*The views expressed in the article below are the author's own and do not necessarily reflect the editorial policy of ContentGrip.
Recently, I was browsing LinkedIn in search of media organizations to work with as a writer. I then spotted an interesting gig and clicked the button to contact the hiring manager.
To my surprise, the LinkedIn platform itself offered a ready-to-send message to express interest in collaboration. I spent a couple of minutes tailoring it to the specific role, but overall, it seemed rather well-written and good enough to help me make first contact.
Honestly, using an artificial intelligence (AI) tool that did at least half of the work for me gave me mixed feelings: on one hand, I was happy that it saved me time. On other hand, I was wondering to what extent it could replace what I do for a living.
Apparently, as AI tools become smarter, I am not alone in asking this question.
AI tools boost productivity
Freelancers these days increasingly rely on artificial intelligence tools to increase their productivity, manage workflow, and get rid of tedious work. However, as machines learn to perform more complex and advanced tasks, concerns are quickly arising about whether self-employed professionals will have enough work left in a highly competitive market.
The future of freelancing is however, going to be one where humans and AI collaborate rather than compete – and you can bet that humans are continually learning how to make the entire process and outcome efficient.
Over 80% of professionals believe that by 2035, technology will automate repetitive and low-value tasks, freeing workers to focus on more meaningful work, says a report by cloud computing firm Citrix.
Machines are able to do many tasks quicker and more precisely than humans do. However, there is still a need for the human touch, especially in creative professions such as journalism.
For example, you can entrust copywriting tools to fix grammar mistakes or find the right word. But it’s up to you to come up with a topic for the article, outline its structure, and create a draft.
In other words, a human’s job is to generate an idea, and AI is there to help materialize it. Almost three-quarters of business leaders believe that technology and AI will make workers at least twice as productive by 2035, according to Citrix: it stresses that workers will be augmented by, rather than be replaced by technology.

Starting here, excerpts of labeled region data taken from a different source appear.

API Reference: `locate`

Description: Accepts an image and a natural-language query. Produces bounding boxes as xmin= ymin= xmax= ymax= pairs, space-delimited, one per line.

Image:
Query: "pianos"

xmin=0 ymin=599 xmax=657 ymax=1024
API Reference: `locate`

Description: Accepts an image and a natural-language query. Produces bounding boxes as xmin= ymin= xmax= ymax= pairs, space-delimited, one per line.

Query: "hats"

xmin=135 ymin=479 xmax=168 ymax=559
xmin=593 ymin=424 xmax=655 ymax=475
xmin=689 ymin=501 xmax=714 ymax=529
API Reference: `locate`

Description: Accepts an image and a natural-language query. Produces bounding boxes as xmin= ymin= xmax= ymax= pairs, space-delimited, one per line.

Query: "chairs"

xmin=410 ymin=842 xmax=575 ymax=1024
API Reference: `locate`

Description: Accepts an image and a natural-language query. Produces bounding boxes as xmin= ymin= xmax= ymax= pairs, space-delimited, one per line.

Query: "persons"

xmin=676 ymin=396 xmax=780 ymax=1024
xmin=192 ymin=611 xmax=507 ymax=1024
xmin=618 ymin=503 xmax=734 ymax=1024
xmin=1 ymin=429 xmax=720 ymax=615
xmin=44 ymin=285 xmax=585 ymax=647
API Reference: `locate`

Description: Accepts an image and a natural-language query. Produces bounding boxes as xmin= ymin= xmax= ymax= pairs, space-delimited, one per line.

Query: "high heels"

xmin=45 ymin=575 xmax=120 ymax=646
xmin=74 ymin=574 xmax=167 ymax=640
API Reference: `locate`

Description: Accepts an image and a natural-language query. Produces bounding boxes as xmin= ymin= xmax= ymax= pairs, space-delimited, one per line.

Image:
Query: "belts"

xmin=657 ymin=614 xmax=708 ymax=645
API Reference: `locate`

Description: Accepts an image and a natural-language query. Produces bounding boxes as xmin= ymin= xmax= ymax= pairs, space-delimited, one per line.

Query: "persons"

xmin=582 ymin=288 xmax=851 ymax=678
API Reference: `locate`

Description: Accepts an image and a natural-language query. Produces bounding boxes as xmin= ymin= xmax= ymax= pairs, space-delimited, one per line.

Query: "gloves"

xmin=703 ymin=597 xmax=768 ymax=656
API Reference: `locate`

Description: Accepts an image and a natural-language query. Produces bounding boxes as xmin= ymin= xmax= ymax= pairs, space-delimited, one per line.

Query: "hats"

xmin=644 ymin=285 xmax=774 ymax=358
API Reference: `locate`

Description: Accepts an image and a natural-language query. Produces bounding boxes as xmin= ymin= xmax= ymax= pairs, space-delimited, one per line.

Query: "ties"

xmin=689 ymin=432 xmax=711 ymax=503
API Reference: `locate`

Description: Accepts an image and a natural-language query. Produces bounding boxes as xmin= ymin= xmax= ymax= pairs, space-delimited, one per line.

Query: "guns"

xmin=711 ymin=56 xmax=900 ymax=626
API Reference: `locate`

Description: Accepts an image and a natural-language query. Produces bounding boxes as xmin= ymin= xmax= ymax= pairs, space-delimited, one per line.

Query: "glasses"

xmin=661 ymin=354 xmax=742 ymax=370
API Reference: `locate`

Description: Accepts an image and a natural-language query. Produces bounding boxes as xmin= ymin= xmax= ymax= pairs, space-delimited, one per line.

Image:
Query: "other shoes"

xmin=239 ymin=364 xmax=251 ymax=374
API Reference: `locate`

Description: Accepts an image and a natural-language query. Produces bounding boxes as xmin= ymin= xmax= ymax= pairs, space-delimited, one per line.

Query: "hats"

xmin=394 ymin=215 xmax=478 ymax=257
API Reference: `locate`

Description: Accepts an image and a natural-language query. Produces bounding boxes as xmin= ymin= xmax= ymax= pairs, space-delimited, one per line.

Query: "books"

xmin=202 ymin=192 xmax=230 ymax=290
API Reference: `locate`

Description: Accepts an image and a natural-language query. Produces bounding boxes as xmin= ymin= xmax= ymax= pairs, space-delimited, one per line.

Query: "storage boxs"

Technology and AI makes collaboration between freelancers and their clients smoother, too. Often, the technical infrastructure can make otherwise tedious processes with hiring, paying and managing freelancers much easier.
There are dozens of tools out there to manage the workflow of freelancers who have to juggle several projects simultaneously, with one example being ContentGrow.
Content marketers can also use AI-powered analytical tools to predict how successful their marketing campaigns will be, follow key trends, and measure results. In addition, AI speeds up writing ads, social media posts, and sales pitches by offering templates based on topics and keywords.
New age careers
AI tools have indeed become so powerful that they can seamlessly perform many tasks that a decade ago only humans could do. As a result, some big businesses have managed to downsize their workforce.
For freelancers, who work in the open market, however, this is not necessarily bad news. In one of the scenarios presented by Citrix, organizations will have fewer permanent employees, and will rely on a large pool of on-demand manpower that are supported by technology.
Although some jobs may become obsolete, AI will give a rise to new unconventional career paths. For example, most business leaders see the potential for roles like AI trainers, robot trainers, and advanced data scientists. For freelancers who generally quickly acquire new skills, this could be an opportunity to steer their careers in a new direction.
As relationships between humans and AI continually evolve, professionals who stay up to date with technology have a competitive advantage in the market. Not only they will work quicker and with fewer mistakes, but they will have more time to focus on the creative part of the job.
Luckily, there are still many tasks that only humans can do, so it's best that we start treating AI as assistants rather than competitors.